Текст документа:
+++
РI публикует рецензию нашего постоянного автора, петербургского историка Александра Котова на вышедшую в прошлом году книгу: «Я любил Вас любовью брата…»: переписка Ю.Ф. Самарина и баронессы Э.Ф. Раден (1861-1876) (Отв. ред. О.Л. Фетисенко. – СПб.: Владимир Даль, 2015. – 447 с.), обращая внимание на то, как причудливо преломляется тема Германии в спорах видных представителей русского общества позапрошлого века. Германское влияние во многом определило подъем и становление отечественного консервативного самосознания: в немцах русские славянофилы видели как своих учителей, так и своих оппонентов. И это двойственное отношение к немецкому духовному и политическому опыту проходит через всю эпоху петербургской империи.
+++
Выдержка из данных:
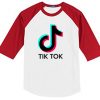 TikTok Baseball T shirts red Sleeves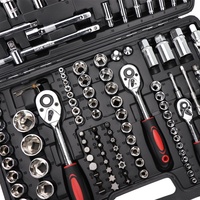 Ensemble de 171 outils à douilles de 1/4 ", 3/8 " et 1/2 " avec poignée à cliquet 3 couleurs pour mécaniciens professionnels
+++
Условие задания: Выпишите дословно фрагмент из текста документа, начиная со слов «РI публикует рецензию» и заканчивая словами «эпоху петербургской империи.». Список здесь никакой роли не играет.

Готовое решение:
РI публикует рецензию нашего постоянного автора, петербургского историка Александра Котова на вышедшую в прошлом году книгу: «Я любил Вас любовью брата…»: переписка Ю.Ф. Самарина и баронессы Э.Ф. Раден (1861-1876) (Отв. ред. О.Л. Фетисенко. – СПб.: Владимир Даль, 2015. – 447 с.), обращая внимание на то, как причудливо преломляется тема Германии в спорах видных представителей русского общества позапрошлого века. Германское влияние во многом определило подъем и становление отечественного консервативного самосознания: в немцах русские славянофилы видели как своих учителей, так и своих оппонентов. И это двойственное отношение к немецкому духовному и политическому опыту проходит через всю эпоху петербургской империи.